Given request 1
In the AMP passage, rewrite the paragraph beginning "That's not down to AMP-the-format" as a short bulleted list that keeps its main facts.

Text section
* * * * *

Content that “opts in” to AMP and the associated hosting within Google’s domain is granted preferential search promotion, including (for news articles) a position above all other results.

That’s not the only way that AMP pages get preferential treatment. It turns out that the secret to the speed of AMP pages isn’t the web components. It’s the prerendering.

The AMP cache

If you’ve ever seen an AMP page in a list of search results, you’ll have noticed the little lightning icon. If you’ve ever tapped on that search result, you’ll have noticed that the page loads blazingly fast!

That’s not down to AMP-the-format, alas. That’s down to the fact that the page has been prerendered by Google before you even went to it. If any page were prerendered that way, it would load blazingly fast. But currently, this privilege is reserved for AMP pages only.

If, after tapping through to that AMP page, you looked at the address bar of your browser, you might have noticed something odd. Even though you might have thought you were visiting The Washington Post, or The New York Times, the URL of the (blazingly fast) page you’re looking at is still under Google’s domain. That’s because Google hosts any AMP pages that it prerenders.

* * * * *

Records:

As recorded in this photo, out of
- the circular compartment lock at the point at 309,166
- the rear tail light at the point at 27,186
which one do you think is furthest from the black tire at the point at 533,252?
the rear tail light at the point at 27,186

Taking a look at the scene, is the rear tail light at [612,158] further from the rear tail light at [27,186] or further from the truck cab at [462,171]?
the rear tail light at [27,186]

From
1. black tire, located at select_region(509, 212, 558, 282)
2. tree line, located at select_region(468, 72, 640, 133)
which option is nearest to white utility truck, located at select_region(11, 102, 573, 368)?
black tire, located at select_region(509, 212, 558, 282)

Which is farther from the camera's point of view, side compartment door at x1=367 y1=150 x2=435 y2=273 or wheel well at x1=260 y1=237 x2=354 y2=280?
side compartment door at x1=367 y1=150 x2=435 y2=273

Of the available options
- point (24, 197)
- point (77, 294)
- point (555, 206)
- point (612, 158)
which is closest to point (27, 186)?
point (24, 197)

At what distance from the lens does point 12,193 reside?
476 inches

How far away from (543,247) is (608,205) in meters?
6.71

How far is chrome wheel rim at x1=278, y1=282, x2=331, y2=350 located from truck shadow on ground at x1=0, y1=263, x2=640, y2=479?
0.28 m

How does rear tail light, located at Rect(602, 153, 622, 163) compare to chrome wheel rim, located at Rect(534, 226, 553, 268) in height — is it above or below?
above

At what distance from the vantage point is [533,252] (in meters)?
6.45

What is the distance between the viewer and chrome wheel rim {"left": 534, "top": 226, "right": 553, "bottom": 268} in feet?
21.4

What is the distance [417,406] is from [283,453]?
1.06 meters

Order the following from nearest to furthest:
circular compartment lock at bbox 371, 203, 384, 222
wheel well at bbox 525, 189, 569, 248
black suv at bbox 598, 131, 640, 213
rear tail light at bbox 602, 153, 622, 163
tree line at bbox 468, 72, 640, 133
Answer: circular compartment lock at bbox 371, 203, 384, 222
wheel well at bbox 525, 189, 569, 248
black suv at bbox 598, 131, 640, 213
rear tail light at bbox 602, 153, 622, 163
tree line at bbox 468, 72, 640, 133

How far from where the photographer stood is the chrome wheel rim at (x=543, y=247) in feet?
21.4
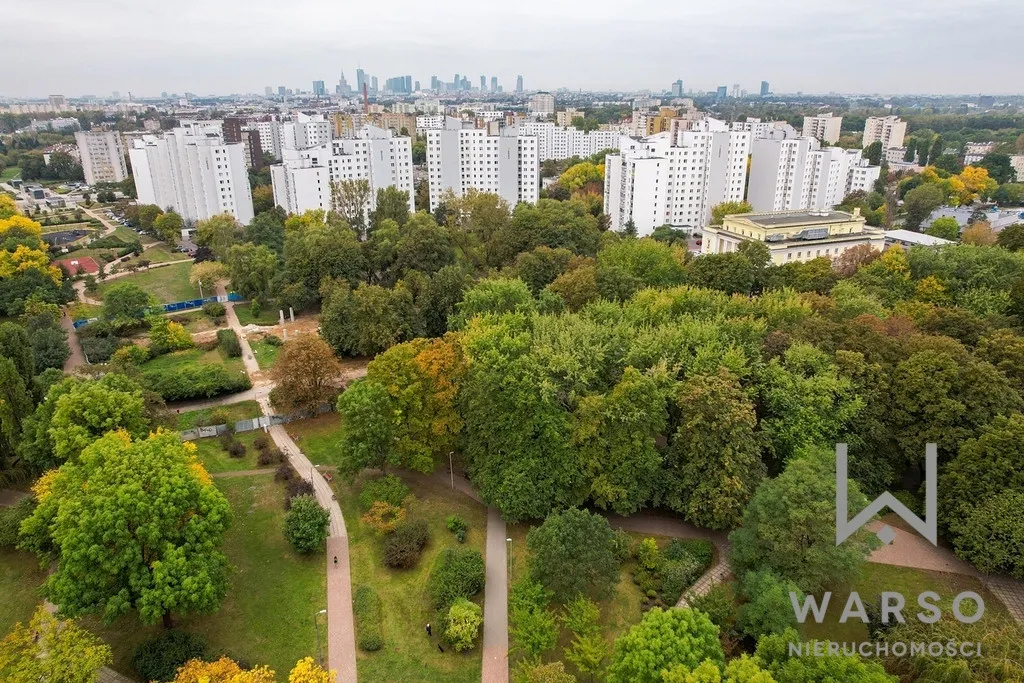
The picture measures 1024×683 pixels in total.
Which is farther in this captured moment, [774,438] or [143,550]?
[774,438]

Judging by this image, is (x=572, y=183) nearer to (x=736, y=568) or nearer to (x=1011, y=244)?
(x=1011, y=244)

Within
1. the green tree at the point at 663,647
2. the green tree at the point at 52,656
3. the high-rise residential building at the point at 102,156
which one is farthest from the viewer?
the high-rise residential building at the point at 102,156

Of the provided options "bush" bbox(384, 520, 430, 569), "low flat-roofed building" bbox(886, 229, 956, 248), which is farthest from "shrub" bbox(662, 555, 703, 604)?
"low flat-roofed building" bbox(886, 229, 956, 248)

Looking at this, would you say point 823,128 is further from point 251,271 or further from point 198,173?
point 251,271

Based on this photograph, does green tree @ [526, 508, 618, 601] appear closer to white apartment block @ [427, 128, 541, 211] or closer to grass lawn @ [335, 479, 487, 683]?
grass lawn @ [335, 479, 487, 683]

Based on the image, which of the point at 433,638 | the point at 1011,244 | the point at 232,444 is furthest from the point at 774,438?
the point at 1011,244

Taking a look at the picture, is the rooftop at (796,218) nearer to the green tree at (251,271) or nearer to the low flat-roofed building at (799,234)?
the low flat-roofed building at (799,234)

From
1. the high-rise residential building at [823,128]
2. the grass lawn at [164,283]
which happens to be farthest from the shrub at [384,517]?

* * * * *

Given request 2
Extract from the rows, word for word, the lines starting at the one containing "Which is farther from" and ending after the one containing "1.06 meters".

Reply 1
- The speed does not come from the AMP format itself.
- Google prerenders the page before the user visits it.
- Any page prerendered this way would load very fast.
- For now, only AMP pages get this prerendering.

Reply 2
Which is farther from the camera's point of view, side compartment door at x1=367 y1=150 x2=435 y2=273 or wheel well at x1=260 y1=237 x2=354 y2=280?
side compartment door at x1=367 y1=150 x2=435 y2=273

Of the available options
- point (24, 197)
- point (77, 294)
- point (555, 206)
- point (612, 158)
which is closest to point (27, 186)?
point (24, 197)

At what distance from the lens does point 12,193 reside?
476 inches

How far away from (543,247) is (608,205) in meters?
6.71

How far is chrome wheel rim at x1=278, y1=282, x2=331, y2=350 located from truck shadow on ground at x1=0, y1=263, x2=640, y2=479?
0.28 m

How does rear tail light, located at Rect(602, 153, 622, 163) compare to chrome wheel rim, located at Rect(534, 226, 553, 268) in height — is it above or below?
above

At what distance from the vantage point is [533,252] (in meters)?
6.45

What is the distance between the viewer and chrome wheel rim {"left": 534, "top": 226, "right": 553, "bottom": 268} in feet?
21.4

What is the distance [417,406] is from [283,453]?
1.06 meters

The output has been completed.